The tokenization of real-world assets (RWAs) faces scrutiny over its true value, with analyst Anndy Lian arguing it adds costly intermediaries and friction, contradicting core crypto principles. However, major institutions like BlackRock are actively pursuing the sector, which has grown to a $26 billion market with over 657,000 users, suggesting significant demand persists despite the critique.
A sharp debate questions the efficacy of tokenizing real-world assets. Analyst Anndy Lian criticized the trend for lacking key crypto ethos like trust minimization and decentralization.
Lian warned that the process introduces new intermediaries, increasing operational friction and costs. “Reality: tokenizing RWAs adds intermediaries: Legal wrapper entities, custody providers, compliance oracles, insurance layers, off-chain dispute resolution,” he stated.

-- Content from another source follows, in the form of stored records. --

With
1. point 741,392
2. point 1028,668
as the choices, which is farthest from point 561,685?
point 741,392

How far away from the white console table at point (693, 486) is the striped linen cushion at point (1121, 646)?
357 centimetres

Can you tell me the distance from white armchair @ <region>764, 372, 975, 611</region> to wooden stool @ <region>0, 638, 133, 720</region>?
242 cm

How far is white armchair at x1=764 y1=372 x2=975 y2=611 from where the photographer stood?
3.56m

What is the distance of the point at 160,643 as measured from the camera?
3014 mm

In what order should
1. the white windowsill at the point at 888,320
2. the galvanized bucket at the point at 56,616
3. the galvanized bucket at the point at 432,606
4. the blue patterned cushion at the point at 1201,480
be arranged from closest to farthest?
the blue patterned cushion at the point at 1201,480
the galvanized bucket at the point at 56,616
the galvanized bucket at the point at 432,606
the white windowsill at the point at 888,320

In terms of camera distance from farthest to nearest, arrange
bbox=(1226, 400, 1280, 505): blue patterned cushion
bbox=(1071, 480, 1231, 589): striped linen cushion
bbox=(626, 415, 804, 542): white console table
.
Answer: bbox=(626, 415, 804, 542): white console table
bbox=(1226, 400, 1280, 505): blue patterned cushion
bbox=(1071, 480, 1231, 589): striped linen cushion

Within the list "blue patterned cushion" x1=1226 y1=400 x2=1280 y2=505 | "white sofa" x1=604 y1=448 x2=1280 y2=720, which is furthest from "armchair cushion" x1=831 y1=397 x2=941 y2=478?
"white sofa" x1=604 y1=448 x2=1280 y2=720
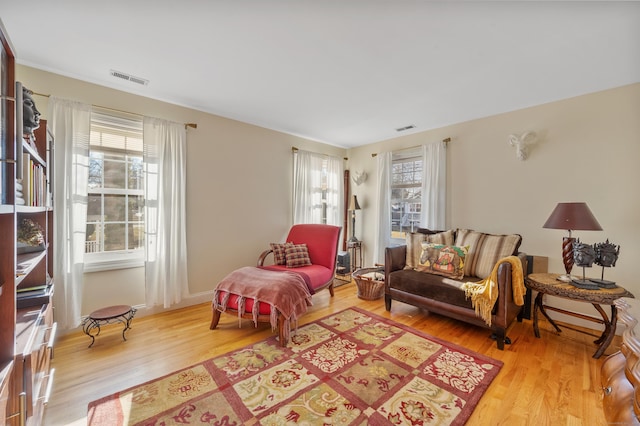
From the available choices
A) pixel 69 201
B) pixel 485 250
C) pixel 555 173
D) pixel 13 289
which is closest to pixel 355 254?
pixel 485 250

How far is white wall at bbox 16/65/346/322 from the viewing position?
8.37ft

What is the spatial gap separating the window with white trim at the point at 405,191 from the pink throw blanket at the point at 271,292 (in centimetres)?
234

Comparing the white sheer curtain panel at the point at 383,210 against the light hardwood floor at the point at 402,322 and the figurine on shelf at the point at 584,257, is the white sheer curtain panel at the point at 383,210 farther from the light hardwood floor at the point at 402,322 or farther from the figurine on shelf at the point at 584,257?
the figurine on shelf at the point at 584,257

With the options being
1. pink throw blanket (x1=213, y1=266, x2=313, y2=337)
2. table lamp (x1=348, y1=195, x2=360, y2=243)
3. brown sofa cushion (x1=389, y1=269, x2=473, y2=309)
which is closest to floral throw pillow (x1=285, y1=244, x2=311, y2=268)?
pink throw blanket (x1=213, y1=266, x2=313, y2=337)

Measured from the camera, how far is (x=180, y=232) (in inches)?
117

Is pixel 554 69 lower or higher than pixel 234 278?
higher

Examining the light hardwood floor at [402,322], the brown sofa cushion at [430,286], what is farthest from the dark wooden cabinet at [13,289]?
the brown sofa cushion at [430,286]

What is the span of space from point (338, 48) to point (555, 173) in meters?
2.75

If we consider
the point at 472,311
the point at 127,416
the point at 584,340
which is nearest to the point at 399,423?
the point at 472,311

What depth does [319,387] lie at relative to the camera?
171 cm

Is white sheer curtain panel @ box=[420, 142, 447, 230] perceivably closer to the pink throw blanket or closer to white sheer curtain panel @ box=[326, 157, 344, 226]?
white sheer curtain panel @ box=[326, 157, 344, 226]

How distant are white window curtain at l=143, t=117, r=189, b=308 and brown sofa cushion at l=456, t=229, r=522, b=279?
10.9 ft

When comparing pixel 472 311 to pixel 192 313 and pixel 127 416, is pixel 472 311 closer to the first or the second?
pixel 127 416

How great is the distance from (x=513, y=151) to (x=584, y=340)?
6.83ft
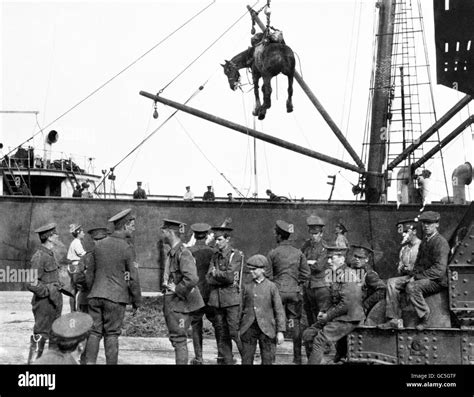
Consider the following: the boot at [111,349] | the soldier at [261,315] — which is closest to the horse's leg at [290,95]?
the soldier at [261,315]

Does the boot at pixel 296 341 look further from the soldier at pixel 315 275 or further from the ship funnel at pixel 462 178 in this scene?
the ship funnel at pixel 462 178

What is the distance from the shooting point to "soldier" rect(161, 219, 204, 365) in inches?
322

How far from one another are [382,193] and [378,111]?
163 cm

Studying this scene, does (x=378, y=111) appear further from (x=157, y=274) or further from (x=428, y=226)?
(x=428, y=226)

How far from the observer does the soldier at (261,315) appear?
8.15 metres

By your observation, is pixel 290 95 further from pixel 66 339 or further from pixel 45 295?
pixel 66 339

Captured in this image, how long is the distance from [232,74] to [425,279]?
6887mm

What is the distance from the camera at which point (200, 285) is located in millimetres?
9727

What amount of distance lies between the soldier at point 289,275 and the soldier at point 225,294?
554 mm

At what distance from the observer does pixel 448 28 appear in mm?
8031

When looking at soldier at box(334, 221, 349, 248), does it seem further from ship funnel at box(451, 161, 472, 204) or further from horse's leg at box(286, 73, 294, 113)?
horse's leg at box(286, 73, 294, 113)

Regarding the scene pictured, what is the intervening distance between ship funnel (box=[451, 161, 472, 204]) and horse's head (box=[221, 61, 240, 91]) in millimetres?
4381

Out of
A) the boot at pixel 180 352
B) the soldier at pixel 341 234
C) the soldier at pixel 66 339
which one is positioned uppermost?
the soldier at pixel 341 234
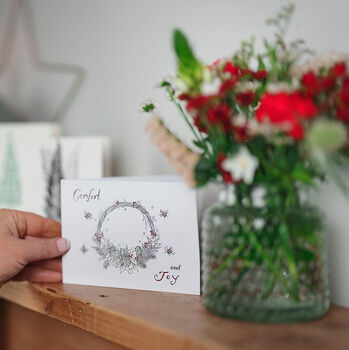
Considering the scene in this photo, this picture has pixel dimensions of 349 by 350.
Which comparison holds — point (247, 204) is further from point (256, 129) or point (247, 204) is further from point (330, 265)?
point (330, 265)

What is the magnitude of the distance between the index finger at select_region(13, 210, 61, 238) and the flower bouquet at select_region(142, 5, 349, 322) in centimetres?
41

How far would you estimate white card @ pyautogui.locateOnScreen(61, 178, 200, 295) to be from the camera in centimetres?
84

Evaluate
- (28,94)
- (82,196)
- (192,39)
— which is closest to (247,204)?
(82,196)

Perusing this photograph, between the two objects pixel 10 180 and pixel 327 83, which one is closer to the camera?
pixel 327 83

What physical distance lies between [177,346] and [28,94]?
122 centimetres

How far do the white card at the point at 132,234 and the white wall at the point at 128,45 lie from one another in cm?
24

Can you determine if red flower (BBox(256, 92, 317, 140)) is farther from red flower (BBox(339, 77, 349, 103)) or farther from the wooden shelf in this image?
the wooden shelf

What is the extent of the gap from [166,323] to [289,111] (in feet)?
1.05

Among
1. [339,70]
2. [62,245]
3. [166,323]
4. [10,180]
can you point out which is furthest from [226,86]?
[10,180]

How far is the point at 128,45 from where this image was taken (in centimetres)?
123

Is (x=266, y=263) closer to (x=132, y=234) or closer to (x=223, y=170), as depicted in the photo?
(x=223, y=170)

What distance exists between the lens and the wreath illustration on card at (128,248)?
0.86m

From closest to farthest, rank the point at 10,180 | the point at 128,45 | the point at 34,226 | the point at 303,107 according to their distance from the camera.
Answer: the point at 303,107, the point at 34,226, the point at 128,45, the point at 10,180

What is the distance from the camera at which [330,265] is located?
81cm
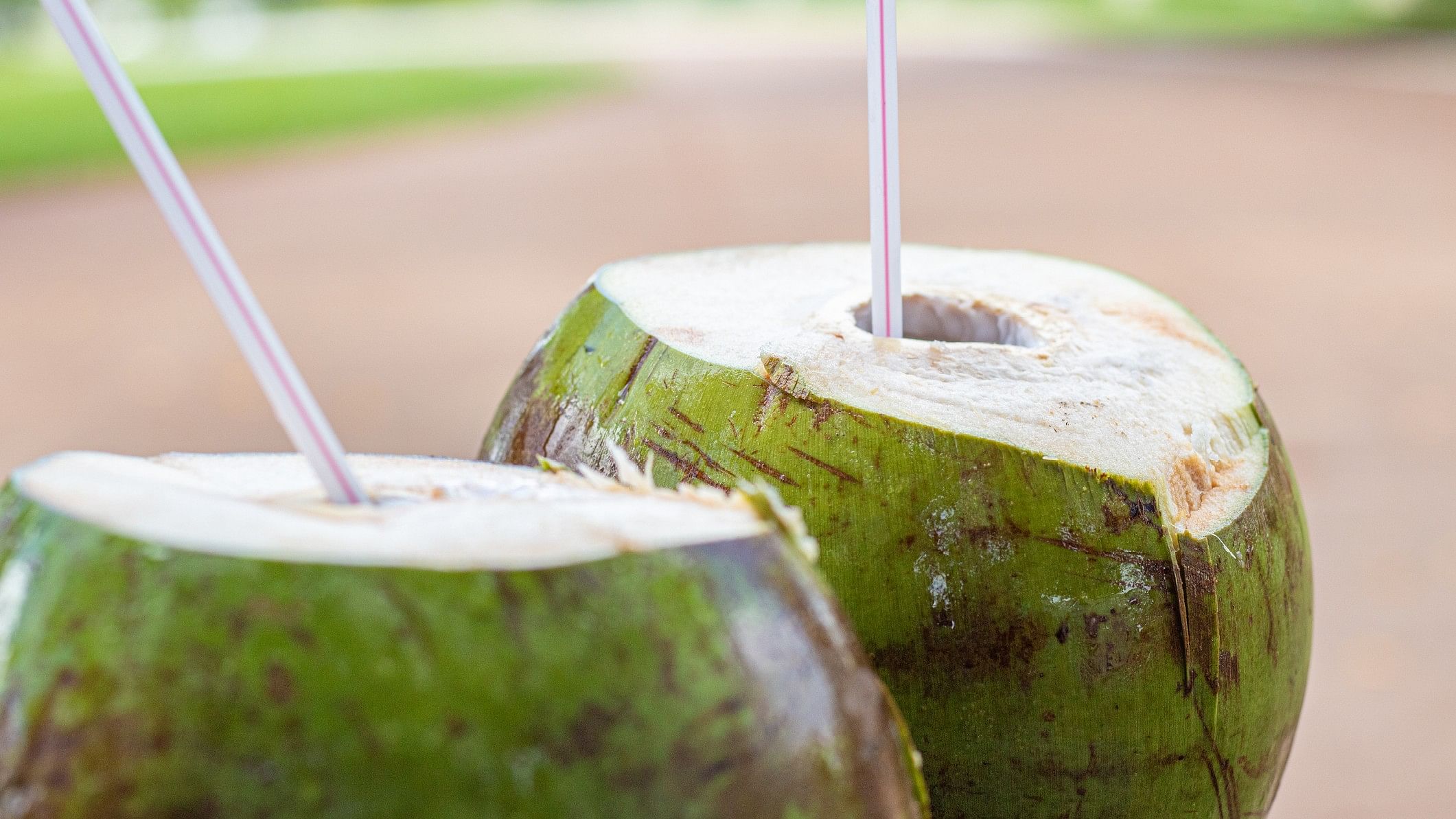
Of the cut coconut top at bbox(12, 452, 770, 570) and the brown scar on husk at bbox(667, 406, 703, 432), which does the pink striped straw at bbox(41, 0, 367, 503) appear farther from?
the brown scar on husk at bbox(667, 406, 703, 432)

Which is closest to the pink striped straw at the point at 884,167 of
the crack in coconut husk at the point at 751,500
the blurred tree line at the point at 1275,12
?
the crack in coconut husk at the point at 751,500

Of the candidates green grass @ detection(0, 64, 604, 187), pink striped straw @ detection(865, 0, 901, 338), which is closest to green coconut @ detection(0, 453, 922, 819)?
pink striped straw @ detection(865, 0, 901, 338)

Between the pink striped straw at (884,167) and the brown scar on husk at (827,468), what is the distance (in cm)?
15

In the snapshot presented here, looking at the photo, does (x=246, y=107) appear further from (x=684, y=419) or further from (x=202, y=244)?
(x=202, y=244)

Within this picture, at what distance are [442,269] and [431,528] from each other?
4510mm

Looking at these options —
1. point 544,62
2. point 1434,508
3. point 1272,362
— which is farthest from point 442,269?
point 544,62

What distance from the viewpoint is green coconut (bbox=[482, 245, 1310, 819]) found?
0.78 metres

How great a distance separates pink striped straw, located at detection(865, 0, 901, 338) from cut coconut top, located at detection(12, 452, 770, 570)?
301mm

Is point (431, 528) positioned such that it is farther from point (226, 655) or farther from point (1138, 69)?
point (1138, 69)

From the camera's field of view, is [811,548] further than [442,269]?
No

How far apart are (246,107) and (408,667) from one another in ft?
29.6

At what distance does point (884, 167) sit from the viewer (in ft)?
2.81

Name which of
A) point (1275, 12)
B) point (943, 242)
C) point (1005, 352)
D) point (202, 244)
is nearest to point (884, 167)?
point (1005, 352)

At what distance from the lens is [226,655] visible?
0.53 m
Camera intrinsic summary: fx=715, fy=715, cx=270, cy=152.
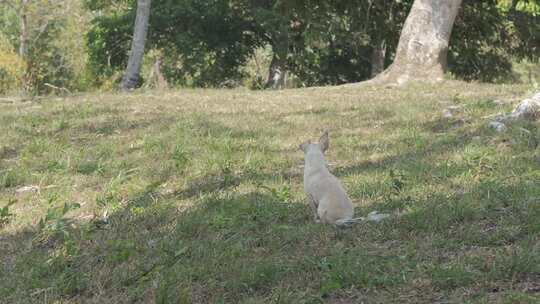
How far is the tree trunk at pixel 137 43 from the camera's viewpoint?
18.5 meters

In contrast, major players like BlackRock are betting on the sector’s growth. Supporters argue tokenization democratizes access to financial markets, with firms like Robinhood and Securitize scaling their offerings.
The global RWA market has reached $26 billion, growing 8% in a month as user numbers surpassed 657,000. This growth occurred even as broader crypto markets declined, underscoring steady demand.
Geopolitical events recently highlighted a potential benefit of 24/7 crypto markets. According to Bloomberg, platforms like Hyperliquid served as crucial venues for price discovery and hedging during weekend tensions.
Flowdesk OTC trader Karim Dandashy said Hyperliquid acted as the ‘price discovery over the weekend.’ The RWA trend appears poised to evolve in response to its identified challenges rather than disappear.